START Data extract
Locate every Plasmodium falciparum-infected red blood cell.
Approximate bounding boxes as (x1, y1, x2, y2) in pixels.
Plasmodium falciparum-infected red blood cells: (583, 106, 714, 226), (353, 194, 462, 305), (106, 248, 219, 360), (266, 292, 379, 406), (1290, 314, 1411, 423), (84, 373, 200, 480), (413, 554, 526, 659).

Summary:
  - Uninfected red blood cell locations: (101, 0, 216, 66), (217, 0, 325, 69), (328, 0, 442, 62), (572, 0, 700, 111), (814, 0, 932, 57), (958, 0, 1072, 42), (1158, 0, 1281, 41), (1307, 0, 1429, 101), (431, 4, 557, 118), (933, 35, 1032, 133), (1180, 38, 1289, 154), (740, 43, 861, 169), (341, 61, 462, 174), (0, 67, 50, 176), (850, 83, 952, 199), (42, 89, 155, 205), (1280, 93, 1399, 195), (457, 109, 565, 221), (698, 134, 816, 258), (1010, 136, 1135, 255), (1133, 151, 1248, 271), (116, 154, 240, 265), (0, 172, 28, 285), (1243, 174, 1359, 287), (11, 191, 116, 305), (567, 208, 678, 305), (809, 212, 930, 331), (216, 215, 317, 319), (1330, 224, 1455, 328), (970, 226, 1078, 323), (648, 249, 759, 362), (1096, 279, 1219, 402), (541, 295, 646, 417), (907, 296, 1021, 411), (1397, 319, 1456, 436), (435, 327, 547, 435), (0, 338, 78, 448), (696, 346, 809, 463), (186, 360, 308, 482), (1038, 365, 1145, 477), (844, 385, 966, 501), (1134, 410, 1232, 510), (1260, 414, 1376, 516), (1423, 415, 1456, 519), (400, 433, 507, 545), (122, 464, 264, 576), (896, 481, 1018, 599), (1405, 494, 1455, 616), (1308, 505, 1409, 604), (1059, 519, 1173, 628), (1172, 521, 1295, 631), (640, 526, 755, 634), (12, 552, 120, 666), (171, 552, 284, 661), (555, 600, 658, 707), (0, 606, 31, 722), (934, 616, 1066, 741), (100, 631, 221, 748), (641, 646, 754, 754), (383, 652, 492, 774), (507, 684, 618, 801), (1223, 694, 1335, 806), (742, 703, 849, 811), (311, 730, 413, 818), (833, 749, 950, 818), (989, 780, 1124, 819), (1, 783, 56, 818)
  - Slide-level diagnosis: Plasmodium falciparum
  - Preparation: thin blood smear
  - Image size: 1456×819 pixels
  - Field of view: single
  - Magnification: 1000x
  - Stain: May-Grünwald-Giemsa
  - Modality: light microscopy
END Data extract
**Work to complete**
Please go through the data above and copy every line that has the word "Plasmodium".

**Response area**
Locate every Plasmodium falciparum-infected red blood cell.
Plasmodium falciparum-infected red blood cells: (583, 106, 714, 226), (353, 194, 462, 305), (106, 248, 219, 360), (266, 292, 379, 406), (1290, 314, 1411, 423), (84, 373, 200, 480), (413, 554, 526, 659).
  - Slide-level diagnosis: Plasmodium falciparum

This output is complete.